On Valentine's Day 2017, he released "Already", the lead single off his debut album and shortly after took to social media to announce the title of his impending debut album as Soulwave while continuing work on new material. He then followed up with "Brown Shuga", an Afro-fusion flavored remake of D'Angelo's 1995 hit, "Brown Sugar", which was well received by fans in Japan. Blu supported the release of "Brown Shuga" with several live performances, including an appearance as opening act at the 2019 edition of Seyi Sodimu's "Grown & Sexy" Concert, which saw him share the stage with top domestic and international R&B stars including Styl-Plus, Paul Play Dairo, Nigerian reggae legend Daddy Showkey, and the show headliner who has also been cited as Blu's musical influence, American R&B singer Joe.

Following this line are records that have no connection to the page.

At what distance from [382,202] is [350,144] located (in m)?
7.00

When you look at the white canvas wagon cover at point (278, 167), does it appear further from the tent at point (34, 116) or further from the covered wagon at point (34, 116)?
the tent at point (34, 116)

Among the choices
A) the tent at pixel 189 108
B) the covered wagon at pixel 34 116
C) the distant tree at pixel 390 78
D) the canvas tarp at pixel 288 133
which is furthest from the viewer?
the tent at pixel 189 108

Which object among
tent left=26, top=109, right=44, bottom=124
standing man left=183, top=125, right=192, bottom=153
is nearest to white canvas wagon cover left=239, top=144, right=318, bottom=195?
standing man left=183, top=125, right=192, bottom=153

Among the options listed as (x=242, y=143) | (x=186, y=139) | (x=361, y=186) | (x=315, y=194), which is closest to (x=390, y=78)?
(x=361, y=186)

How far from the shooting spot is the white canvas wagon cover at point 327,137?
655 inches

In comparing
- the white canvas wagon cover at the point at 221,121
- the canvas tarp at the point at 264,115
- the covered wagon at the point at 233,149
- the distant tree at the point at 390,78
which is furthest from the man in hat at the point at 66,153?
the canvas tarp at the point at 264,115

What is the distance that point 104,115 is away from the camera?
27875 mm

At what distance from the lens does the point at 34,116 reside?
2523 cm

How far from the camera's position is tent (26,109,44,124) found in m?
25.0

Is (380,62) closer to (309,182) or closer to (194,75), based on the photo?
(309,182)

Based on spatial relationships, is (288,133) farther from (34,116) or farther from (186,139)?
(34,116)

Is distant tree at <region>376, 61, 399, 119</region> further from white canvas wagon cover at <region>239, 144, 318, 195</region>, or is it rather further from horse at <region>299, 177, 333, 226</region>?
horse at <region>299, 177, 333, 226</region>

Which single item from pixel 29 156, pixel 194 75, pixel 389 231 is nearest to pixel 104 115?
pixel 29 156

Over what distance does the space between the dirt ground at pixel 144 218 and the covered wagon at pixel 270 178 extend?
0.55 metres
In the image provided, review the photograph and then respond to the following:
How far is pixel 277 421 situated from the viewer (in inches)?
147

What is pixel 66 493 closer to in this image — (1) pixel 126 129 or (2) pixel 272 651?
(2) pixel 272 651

In 2020, Blu detoured from original plans of a full-length debut release and completed recording on his EP, Road 2 Soulwave, which was released in the rest of the world on 9 October, and released in Nigeria on 5 November 2020.

After a brief hiatus in 2021, Blu made a return to building up towards the release of the Soulwave LP in August 2022 with the non-album buzz single, "Otojometa" In March 2023, he released Soulwaves second official single, "Chill" via his independent record label, Nubiana. The season-themed third single, "Summertime" was released in July, which Blu hinted was inspired by hip-hop group Lost Boyz's 1997 song of the same name. The fourth single, a retro-pop and funk inspired record "BluFunk" was released in September 2023. In December, a remix of "BluFunk" dubbed the 'RockOut Remix' was released, featuring Nigerian Hip-Hop artist Hotyce, marking Blu's fourth and final release of 2023.

Late May 2024, Blu released "Faraway (My Heart Goes...)", a soul and R&B record that interpolates the chorus of Nigerian pop singer Tony Tetuila's hit, "My Heart Go Jigi Jigi", reinforcing Blu's hitherto reputation for paying homage to his favorite legacy stars through music.

== Other ventures ==

=== SoundQraft LLC ===
Blu founded and operates a music production outfit, SoundQraft LLC, via which he writes, produces and engineers all his own musical recordings as well as offering the same services to other musicians. He has also recorded original soundtracks and composed original music and sound designs to many Nollywood films, the first couple of which was Emelonye's Last Flight to Abuja (original soundtrack) and his Africa Magic original television series "The Calabash" (score composition and sound design) in 2014. He has since composed original scores and contributed recordings to a large number of Nollywood and other African feature films, shorts, television series and commercials, and has on occasions cited his works as a composer as one of the underlying factors for his delayed music releases.